Source records:
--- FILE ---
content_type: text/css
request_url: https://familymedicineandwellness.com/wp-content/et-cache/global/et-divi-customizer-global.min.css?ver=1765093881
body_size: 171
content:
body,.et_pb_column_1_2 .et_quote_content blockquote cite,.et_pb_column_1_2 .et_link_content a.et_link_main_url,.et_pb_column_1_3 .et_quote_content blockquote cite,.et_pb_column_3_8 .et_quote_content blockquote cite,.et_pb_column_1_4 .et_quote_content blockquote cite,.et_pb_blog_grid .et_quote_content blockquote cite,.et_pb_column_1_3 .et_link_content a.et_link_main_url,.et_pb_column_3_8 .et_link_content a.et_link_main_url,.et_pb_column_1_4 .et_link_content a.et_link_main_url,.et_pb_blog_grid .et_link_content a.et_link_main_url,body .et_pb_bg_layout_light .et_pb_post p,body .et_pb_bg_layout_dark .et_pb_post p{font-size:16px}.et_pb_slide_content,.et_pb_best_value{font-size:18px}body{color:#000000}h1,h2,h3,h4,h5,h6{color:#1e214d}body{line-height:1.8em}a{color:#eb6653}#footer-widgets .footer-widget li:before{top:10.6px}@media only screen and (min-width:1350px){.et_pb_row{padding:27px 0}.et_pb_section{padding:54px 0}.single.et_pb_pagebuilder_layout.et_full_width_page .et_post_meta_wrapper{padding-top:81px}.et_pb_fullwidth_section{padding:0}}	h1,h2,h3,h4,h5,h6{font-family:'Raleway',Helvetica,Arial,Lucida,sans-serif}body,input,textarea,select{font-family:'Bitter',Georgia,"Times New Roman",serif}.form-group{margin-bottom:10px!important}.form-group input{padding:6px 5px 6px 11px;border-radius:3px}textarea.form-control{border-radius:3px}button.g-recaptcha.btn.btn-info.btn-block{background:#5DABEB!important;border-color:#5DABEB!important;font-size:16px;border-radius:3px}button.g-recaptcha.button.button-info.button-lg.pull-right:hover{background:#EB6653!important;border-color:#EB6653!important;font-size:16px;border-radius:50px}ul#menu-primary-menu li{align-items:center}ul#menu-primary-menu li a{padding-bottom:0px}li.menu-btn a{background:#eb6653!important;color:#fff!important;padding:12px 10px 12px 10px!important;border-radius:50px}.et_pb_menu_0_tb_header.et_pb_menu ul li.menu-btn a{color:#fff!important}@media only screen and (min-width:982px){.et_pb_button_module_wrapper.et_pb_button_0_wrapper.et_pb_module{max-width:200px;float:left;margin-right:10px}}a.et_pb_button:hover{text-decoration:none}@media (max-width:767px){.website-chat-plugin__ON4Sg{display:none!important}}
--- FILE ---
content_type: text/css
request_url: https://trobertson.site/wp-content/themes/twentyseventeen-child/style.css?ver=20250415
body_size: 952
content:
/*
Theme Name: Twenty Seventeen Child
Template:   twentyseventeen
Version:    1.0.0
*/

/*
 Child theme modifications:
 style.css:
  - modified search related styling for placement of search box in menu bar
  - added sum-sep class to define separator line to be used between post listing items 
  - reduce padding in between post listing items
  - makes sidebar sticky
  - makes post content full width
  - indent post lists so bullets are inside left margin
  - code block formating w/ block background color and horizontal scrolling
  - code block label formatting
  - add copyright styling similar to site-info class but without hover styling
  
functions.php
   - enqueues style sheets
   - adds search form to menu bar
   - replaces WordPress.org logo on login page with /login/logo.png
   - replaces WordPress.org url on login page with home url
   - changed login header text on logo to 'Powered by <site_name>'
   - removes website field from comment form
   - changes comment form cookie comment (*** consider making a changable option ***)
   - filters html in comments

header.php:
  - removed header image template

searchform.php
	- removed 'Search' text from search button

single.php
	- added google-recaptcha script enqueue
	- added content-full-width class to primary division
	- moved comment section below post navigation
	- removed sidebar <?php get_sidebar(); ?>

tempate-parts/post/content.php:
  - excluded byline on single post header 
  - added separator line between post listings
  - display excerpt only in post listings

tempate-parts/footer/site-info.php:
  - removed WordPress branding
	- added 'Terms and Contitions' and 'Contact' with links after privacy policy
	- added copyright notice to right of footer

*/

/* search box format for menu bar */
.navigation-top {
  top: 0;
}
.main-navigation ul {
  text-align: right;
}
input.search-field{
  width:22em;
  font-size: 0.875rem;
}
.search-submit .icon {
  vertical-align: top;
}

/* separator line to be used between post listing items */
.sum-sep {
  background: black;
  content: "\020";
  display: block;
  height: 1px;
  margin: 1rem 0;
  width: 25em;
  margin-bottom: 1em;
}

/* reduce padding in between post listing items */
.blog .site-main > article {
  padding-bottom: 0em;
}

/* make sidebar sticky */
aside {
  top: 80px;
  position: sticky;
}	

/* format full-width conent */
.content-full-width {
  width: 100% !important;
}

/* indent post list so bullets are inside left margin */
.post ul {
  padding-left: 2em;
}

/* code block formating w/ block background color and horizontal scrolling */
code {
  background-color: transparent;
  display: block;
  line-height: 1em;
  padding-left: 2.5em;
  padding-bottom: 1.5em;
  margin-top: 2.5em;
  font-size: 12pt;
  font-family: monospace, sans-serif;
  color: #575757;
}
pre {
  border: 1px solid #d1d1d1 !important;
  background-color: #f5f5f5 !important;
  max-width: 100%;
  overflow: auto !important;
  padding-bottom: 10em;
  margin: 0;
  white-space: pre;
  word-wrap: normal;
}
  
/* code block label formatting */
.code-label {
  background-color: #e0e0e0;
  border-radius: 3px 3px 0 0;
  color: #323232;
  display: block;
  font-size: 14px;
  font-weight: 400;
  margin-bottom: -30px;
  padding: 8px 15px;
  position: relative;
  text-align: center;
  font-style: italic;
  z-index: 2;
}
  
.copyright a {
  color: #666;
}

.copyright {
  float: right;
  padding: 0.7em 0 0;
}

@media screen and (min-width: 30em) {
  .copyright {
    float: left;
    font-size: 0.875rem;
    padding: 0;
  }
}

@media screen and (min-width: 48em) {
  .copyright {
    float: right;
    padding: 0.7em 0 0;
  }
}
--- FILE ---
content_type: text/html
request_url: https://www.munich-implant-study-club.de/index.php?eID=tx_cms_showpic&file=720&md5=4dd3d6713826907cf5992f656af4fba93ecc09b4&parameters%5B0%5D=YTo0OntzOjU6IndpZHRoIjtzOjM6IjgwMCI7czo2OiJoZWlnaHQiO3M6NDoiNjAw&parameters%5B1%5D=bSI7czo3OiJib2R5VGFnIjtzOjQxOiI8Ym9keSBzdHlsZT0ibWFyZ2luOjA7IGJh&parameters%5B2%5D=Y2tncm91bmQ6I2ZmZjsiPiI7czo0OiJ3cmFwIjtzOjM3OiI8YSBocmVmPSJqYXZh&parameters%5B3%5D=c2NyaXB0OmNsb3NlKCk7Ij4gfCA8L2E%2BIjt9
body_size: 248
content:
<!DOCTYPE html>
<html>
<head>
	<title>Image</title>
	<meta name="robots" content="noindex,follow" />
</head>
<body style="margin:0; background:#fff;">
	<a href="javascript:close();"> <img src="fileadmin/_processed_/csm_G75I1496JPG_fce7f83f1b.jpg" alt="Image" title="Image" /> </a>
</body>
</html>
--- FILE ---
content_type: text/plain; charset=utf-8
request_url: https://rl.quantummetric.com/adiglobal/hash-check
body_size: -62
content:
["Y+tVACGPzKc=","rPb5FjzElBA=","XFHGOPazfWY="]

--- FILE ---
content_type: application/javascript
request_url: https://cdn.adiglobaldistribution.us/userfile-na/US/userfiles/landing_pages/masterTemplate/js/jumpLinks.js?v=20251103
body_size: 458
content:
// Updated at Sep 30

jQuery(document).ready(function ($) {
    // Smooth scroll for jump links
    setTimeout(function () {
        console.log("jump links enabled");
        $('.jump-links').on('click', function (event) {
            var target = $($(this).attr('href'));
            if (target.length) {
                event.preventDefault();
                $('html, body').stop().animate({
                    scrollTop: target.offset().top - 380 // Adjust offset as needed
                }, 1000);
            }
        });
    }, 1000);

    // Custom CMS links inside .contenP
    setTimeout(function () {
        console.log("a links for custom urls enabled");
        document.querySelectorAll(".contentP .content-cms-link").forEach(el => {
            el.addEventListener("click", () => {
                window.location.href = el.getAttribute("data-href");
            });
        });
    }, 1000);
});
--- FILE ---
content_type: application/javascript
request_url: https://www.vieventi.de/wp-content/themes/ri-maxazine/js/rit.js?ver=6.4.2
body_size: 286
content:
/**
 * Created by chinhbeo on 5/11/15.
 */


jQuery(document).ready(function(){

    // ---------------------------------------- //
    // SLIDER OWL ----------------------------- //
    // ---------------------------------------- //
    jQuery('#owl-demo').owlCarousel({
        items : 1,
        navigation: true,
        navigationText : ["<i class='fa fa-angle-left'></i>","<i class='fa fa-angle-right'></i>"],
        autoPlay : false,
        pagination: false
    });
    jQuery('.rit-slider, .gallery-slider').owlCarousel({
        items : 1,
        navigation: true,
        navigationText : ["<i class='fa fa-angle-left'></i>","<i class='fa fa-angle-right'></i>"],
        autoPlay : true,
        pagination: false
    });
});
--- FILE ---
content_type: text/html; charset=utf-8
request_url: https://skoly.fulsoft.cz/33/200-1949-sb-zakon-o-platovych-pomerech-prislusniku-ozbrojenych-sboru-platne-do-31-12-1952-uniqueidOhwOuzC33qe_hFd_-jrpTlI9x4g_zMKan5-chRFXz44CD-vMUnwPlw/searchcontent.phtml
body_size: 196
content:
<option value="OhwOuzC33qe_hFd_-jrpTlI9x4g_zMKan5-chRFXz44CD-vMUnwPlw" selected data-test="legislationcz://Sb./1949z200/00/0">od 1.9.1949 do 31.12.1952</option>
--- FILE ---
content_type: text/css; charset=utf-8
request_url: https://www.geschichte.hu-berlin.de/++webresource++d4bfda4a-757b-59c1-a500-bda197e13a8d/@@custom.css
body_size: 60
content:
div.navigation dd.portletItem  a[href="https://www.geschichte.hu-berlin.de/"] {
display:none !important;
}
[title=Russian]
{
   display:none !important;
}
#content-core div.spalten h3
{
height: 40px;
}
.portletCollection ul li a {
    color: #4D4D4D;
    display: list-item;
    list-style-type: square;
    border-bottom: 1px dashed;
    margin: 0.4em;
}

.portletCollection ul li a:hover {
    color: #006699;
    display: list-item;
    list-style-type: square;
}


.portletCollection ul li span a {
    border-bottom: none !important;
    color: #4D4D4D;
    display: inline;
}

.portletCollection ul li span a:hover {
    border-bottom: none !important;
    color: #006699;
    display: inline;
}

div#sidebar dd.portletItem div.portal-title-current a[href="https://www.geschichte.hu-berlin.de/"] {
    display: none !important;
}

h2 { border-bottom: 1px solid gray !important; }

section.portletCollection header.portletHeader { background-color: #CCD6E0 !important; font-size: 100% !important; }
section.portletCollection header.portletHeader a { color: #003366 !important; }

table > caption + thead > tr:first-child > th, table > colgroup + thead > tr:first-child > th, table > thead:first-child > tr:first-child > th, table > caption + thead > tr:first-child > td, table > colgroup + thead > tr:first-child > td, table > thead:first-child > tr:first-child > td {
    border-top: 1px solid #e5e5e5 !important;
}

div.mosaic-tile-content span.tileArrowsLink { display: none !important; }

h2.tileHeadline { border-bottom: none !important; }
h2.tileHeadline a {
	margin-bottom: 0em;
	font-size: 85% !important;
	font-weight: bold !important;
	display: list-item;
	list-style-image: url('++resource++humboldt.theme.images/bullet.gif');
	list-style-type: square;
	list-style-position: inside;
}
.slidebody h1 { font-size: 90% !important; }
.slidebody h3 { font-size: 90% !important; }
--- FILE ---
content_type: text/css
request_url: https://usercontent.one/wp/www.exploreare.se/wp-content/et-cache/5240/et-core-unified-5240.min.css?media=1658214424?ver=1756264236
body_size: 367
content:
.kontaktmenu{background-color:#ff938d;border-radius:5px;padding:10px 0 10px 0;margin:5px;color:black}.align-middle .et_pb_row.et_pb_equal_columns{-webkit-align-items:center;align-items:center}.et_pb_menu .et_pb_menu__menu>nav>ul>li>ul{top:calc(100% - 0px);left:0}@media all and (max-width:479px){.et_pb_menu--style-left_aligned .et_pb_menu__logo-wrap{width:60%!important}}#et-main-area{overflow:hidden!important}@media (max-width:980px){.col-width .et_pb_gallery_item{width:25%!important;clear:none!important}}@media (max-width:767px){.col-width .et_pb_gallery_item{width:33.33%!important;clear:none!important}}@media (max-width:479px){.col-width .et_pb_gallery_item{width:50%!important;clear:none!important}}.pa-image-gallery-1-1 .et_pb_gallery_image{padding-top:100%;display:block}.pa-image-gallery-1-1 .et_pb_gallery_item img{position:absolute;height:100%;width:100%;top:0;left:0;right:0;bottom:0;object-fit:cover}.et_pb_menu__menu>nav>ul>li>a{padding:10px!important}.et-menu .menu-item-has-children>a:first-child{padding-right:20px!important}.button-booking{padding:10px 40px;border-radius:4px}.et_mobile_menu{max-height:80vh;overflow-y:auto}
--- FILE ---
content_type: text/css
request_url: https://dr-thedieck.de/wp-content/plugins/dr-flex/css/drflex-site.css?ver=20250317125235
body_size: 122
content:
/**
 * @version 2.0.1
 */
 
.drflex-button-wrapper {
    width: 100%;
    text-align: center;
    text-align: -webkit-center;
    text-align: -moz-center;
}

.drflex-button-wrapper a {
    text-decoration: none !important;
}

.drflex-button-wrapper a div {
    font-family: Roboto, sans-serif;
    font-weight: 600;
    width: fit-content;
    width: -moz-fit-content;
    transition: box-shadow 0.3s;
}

Goal of the exercise:
Where a line of the material holds the word "indent", copy that line.

Answer below:
  - indent post lists so bullets are inside left margin
/* indent post list so bullets are inside left margin */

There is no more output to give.